The city of Seoul announced Wednesday that it will build a monument to the suffering of women forced to work in Japanese military brothels during the war as part of the commemoration of the 70th anniversary of Korea's liberation from Japanese colonial rule.

A committee for the promotion of the project will be set up jointly with groups such as the Korean Council for the Women Drafted for Military Sexual Slavery by Japan, a South Korean group supporting those women, euphemistically known as "comfort women," according to the city.

The monument will be erected by the end of the year at a location yet to be decided by the committee. The square in front of Seoul City Hall is cited as one of the possible locations.

In 2011, the Korean Council erected a monument of a girl symbolizing women forced to provide sex for Japanese military personnel in front of the Japanese Embassy in Seoul, prompting calls by the Japanese government to remove it.

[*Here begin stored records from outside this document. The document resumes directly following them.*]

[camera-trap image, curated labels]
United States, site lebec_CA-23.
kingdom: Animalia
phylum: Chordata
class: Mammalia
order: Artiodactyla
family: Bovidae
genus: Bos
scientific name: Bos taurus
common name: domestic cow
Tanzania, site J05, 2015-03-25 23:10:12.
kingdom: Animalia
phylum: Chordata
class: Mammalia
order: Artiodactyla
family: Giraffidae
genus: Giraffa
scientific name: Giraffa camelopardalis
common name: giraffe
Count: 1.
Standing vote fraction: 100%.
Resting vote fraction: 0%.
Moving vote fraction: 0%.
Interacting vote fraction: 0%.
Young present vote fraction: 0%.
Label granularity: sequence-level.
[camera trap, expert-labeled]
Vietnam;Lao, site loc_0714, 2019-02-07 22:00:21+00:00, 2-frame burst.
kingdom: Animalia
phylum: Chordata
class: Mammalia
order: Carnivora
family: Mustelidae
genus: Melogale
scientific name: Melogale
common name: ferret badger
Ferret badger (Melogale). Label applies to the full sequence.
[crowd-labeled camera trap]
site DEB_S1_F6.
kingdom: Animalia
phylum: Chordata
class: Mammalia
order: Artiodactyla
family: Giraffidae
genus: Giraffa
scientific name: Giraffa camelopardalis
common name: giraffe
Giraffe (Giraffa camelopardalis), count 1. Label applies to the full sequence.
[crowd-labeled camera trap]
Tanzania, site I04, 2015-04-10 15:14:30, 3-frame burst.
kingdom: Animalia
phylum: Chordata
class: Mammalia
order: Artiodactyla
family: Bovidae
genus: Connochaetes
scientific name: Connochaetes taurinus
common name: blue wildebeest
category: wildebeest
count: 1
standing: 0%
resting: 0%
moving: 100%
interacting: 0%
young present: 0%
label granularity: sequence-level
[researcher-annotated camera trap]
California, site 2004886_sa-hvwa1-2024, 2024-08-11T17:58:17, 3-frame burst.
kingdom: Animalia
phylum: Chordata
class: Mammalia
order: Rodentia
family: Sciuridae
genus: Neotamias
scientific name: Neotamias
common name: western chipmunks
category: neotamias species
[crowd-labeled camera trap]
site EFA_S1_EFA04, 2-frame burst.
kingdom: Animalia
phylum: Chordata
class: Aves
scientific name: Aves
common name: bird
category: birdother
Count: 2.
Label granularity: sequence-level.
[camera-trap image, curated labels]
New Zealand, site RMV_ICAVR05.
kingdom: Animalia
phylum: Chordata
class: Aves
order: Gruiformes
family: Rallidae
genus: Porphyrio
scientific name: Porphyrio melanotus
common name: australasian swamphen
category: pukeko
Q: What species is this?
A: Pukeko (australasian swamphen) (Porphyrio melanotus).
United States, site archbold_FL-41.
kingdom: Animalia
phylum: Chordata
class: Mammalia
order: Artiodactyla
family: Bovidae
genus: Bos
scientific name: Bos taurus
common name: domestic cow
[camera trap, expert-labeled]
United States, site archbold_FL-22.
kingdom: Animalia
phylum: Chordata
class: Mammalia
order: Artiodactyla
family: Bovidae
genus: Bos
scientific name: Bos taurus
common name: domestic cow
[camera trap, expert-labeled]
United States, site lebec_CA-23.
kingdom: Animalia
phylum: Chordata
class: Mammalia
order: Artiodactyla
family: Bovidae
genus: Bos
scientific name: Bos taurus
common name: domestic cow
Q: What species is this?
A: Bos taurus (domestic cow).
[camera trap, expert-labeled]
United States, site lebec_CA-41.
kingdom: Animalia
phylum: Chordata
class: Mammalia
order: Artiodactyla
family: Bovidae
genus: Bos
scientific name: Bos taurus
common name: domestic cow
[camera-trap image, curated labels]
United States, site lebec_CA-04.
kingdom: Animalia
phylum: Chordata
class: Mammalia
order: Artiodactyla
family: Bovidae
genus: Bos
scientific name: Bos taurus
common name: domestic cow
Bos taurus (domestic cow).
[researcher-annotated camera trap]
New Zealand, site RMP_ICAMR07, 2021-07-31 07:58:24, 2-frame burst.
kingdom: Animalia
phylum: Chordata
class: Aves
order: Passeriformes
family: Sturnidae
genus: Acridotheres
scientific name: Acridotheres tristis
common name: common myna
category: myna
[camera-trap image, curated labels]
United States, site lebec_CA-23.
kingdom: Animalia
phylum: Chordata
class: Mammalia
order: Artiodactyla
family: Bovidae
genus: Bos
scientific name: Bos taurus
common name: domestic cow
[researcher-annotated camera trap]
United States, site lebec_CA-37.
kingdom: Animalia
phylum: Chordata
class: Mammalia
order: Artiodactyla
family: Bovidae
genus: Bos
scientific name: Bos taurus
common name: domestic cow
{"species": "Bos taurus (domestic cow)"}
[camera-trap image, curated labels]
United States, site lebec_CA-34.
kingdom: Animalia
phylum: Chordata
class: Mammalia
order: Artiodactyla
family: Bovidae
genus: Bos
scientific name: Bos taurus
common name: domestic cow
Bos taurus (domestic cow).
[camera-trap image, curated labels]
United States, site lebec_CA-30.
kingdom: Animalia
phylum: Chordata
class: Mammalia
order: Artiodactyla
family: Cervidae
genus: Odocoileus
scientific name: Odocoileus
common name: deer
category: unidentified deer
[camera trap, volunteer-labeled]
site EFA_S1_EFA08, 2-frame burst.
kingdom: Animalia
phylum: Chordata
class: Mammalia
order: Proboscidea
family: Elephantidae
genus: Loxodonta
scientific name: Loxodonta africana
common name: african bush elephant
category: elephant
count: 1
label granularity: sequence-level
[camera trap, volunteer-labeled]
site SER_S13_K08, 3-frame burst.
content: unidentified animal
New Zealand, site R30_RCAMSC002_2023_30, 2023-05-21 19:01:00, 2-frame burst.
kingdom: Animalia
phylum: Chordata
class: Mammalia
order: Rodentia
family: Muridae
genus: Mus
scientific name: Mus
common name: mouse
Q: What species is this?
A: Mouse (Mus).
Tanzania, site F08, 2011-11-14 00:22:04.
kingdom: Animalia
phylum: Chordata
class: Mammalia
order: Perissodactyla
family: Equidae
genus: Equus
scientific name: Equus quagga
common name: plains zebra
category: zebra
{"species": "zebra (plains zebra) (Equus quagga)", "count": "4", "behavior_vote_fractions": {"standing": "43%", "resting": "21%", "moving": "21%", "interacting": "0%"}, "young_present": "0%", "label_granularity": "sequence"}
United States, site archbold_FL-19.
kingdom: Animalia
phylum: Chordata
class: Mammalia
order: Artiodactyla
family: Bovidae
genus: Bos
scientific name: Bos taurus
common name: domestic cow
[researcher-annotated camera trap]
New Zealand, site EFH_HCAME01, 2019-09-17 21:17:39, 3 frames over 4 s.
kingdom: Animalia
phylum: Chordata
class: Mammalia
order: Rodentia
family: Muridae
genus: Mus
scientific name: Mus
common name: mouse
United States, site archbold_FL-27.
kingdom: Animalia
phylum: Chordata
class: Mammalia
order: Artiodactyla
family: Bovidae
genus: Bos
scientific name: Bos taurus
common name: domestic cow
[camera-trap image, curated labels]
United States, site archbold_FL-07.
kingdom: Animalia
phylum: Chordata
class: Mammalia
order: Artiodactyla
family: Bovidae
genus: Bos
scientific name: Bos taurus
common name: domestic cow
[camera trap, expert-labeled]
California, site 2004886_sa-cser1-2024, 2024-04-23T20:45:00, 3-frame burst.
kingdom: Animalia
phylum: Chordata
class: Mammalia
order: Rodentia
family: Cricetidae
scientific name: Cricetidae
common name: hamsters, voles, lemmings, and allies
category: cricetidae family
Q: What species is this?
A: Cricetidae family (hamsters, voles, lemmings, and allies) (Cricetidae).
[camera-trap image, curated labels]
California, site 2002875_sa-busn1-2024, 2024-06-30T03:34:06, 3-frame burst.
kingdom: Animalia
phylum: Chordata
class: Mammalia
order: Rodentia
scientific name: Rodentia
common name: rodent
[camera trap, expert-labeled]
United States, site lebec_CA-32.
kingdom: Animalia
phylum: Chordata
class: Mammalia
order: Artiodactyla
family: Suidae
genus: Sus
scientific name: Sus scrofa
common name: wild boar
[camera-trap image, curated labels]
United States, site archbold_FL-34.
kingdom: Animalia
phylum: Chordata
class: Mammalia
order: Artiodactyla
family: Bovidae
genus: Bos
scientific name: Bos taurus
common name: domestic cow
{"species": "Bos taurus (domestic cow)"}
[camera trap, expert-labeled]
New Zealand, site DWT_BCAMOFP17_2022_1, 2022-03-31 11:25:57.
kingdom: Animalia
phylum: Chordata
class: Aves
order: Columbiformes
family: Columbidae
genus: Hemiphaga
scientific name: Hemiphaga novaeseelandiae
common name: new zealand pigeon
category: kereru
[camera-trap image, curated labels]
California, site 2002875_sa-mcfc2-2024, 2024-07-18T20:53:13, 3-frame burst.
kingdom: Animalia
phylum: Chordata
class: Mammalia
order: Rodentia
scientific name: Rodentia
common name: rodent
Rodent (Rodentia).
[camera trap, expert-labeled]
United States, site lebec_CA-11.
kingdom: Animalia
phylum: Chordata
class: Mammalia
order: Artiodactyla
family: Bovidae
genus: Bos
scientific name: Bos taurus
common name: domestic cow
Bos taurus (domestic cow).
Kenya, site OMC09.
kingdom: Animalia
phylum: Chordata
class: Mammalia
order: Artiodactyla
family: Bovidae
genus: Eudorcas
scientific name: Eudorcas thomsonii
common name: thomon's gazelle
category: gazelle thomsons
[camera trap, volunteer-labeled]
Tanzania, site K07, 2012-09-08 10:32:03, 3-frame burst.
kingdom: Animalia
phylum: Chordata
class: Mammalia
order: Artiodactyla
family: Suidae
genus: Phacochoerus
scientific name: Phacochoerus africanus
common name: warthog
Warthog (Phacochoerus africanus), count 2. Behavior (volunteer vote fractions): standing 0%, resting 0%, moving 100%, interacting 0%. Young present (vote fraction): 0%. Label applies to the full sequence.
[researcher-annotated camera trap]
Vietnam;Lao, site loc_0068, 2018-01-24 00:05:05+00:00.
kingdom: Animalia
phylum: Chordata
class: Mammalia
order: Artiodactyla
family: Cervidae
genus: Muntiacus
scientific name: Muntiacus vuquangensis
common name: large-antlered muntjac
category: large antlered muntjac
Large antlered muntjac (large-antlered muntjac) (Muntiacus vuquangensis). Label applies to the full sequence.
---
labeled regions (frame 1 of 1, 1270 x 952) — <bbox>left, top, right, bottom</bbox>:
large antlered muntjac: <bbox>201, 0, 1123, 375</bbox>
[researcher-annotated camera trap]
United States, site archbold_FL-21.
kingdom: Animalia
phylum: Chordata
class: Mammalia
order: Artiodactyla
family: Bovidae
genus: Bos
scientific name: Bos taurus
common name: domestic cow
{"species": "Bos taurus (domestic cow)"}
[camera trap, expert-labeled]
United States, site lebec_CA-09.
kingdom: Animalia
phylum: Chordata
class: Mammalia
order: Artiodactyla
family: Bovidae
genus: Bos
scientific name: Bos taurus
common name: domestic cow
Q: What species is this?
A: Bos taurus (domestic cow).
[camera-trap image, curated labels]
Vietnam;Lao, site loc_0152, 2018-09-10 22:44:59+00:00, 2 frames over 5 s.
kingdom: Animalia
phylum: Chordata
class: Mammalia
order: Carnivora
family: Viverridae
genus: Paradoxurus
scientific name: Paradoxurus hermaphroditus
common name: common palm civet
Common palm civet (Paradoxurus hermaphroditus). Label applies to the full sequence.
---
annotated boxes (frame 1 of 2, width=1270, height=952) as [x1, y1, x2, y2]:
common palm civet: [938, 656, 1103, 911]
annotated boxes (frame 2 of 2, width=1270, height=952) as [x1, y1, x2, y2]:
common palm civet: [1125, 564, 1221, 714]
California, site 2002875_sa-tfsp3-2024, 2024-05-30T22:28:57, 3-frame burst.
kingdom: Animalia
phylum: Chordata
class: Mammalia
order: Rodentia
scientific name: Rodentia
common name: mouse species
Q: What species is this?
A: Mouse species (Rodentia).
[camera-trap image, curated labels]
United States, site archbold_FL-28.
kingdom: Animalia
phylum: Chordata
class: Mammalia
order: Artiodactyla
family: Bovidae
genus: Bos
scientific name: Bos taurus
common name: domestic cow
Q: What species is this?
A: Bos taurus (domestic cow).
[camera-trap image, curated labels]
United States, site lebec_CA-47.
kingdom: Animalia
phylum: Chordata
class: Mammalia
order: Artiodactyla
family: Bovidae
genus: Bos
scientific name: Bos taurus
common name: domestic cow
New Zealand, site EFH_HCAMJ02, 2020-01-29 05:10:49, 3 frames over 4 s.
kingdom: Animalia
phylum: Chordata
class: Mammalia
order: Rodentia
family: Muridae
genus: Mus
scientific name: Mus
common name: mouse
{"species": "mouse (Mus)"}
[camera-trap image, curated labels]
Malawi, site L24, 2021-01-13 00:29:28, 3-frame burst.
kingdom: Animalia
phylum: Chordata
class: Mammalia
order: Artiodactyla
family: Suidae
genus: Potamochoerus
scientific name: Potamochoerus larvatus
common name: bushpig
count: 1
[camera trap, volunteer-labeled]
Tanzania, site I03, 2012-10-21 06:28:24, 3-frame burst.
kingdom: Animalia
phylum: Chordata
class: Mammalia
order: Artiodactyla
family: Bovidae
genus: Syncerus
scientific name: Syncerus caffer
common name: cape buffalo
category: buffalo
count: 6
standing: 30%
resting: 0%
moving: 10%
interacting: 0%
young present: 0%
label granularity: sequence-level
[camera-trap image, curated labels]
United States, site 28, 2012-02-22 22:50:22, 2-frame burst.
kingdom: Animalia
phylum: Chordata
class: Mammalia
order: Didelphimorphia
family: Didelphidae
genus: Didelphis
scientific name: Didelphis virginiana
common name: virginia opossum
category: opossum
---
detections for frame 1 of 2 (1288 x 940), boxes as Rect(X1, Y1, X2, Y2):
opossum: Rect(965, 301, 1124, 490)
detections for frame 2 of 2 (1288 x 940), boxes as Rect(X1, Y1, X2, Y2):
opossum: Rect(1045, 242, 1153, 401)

Seoul is also planning to hold an event at City Hall inviting surviving comfort women on Aug. 12, a few days ahead of the Aug. 15 anniversary of the Korean Peninsula's liberation from Japan's rule.

Meanwhile, the South Korean group made contact with a North Korean organization in China to discuss joint action over the comfort women issue, a development that may have been made possible by the South Korean government's announcement Friday encouraging North-South exchanges between civic groups.

The Korean Council's Yun Mi Hyang said Wednesday that her group had meetings with a North Korean committee on the comfort women issue in Xian, Shaanxi Province, in China on Sunday and Monday.